Today I logged into the server (at 172.16.130.10/22) and did the following:
ip addr add 172.16.128.67/22 dev eth0
From a terminal on my local workstation I checked it responded to ping on the new address and logged in through it:
$ ping 172.16.128.67
PING 172.16.128.67 (172.16.128.67) 56(84) bytes of data.
64 bytes from 172.16.128.67: icmp_req=2 ttl=62 time=3.61 ms
64 bytes from 172.16.128.67: icmp_req=3 ttl=62 time=4.87 ms
^C
$ ssh 172.16.128.67
So far so good, I was connected through the new IP address and the old one was no longer necessary. I went ahead and removed it:
ip addr del 172.16.130.10/22 dev eth0
But as soon as I hit Enter my SSH session froze and I was no longer able to connect. I had to request an on-site operator to reboot the server for me.

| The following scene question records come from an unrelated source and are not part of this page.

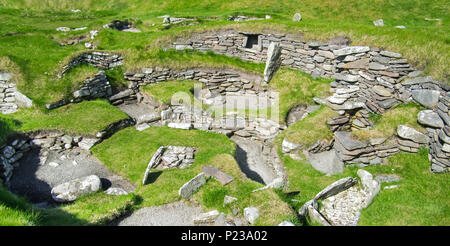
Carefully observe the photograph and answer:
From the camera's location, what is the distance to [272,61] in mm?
22547

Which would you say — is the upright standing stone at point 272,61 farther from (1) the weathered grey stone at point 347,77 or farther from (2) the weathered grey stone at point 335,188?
(2) the weathered grey stone at point 335,188

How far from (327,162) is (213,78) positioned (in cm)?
1187

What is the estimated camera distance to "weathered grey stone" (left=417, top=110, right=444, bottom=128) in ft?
44.2

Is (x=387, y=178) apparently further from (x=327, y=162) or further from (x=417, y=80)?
(x=417, y=80)

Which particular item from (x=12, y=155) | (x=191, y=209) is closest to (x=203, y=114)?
(x=191, y=209)

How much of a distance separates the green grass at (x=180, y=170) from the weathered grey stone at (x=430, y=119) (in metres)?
8.76

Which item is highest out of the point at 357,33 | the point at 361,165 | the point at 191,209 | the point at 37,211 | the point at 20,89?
the point at 357,33

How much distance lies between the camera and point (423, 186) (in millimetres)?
12156

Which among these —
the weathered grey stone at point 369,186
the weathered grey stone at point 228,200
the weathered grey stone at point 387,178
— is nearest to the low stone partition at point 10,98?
the weathered grey stone at point 228,200

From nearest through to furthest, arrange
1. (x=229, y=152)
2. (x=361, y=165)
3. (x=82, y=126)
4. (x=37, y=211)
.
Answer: (x=37, y=211)
(x=361, y=165)
(x=229, y=152)
(x=82, y=126)

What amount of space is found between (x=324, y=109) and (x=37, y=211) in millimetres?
16298

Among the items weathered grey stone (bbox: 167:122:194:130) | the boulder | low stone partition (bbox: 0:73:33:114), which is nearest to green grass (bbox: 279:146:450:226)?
weathered grey stone (bbox: 167:122:194:130)

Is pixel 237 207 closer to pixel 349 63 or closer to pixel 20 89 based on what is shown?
pixel 349 63

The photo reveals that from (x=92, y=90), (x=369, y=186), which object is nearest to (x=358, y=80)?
(x=369, y=186)
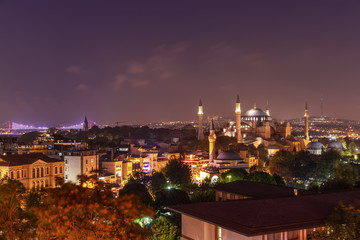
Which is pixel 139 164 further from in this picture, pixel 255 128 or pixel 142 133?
pixel 142 133

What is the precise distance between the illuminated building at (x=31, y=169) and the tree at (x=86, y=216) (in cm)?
2770

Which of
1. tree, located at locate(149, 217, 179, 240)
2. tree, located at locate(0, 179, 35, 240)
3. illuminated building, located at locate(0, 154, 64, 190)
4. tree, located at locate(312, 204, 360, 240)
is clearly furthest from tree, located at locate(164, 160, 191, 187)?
tree, located at locate(0, 179, 35, 240)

Where did I go wrong? Why would removing that address kill my connection?
In linux, IP addresses have a notion of 'primary' and 'secondary' addresses. The primary is typically the first address you add to the system. Removing the primary address has the implicit operation of flushing the entire list of secondary addresses also.
You can avoid this behaviour by setting the sysctl net.ipv4.conf.all.promote_secondaries
to 1 like so:
sysctl -w net.ipv4.conf.all.promote_secondaries=1
This changes the behaviour such that when a primary IP is removed, it will not flush the remaining addresses and instead will promote a new IP address as the primary.